- **Action item**
Every line containing "marking" should be copied out. Go through the entries and find them.
********
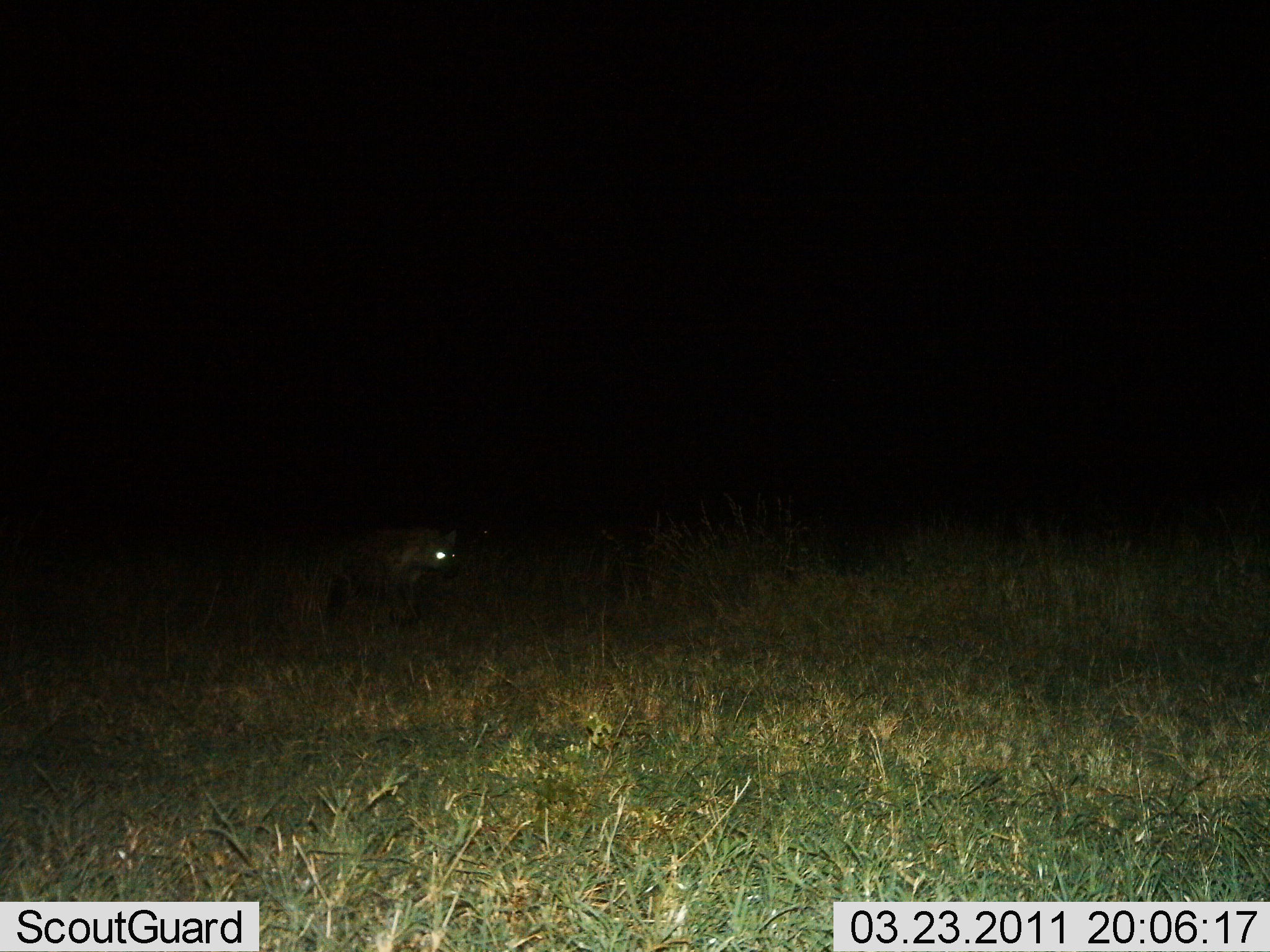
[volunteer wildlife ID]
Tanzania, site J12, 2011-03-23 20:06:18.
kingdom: Animalia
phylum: Chordata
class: Mammalia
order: Carnivora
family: Hyaenidae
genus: Crocuta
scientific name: Crocuta crocuta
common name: spotted hyena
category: hyenaspotted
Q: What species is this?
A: Hyenaspotted (spotted hyena) (Crocuta crocuta).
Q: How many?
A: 1.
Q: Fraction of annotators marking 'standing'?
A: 75%.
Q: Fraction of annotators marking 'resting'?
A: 8%.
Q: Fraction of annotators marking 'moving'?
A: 25%.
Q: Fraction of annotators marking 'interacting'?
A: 0%.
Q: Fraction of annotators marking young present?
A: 0%.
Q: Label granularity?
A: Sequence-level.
********
- **Answer area**
Q: Fraction of annotators marking 'standing'?
Q: Fraction of annotators marking 'resting'?
Q: Fraction of annotators marking 'moving'?
Q: Fraction of annotators marking 'interacting'?
Q: Fraction of annotators marking young present?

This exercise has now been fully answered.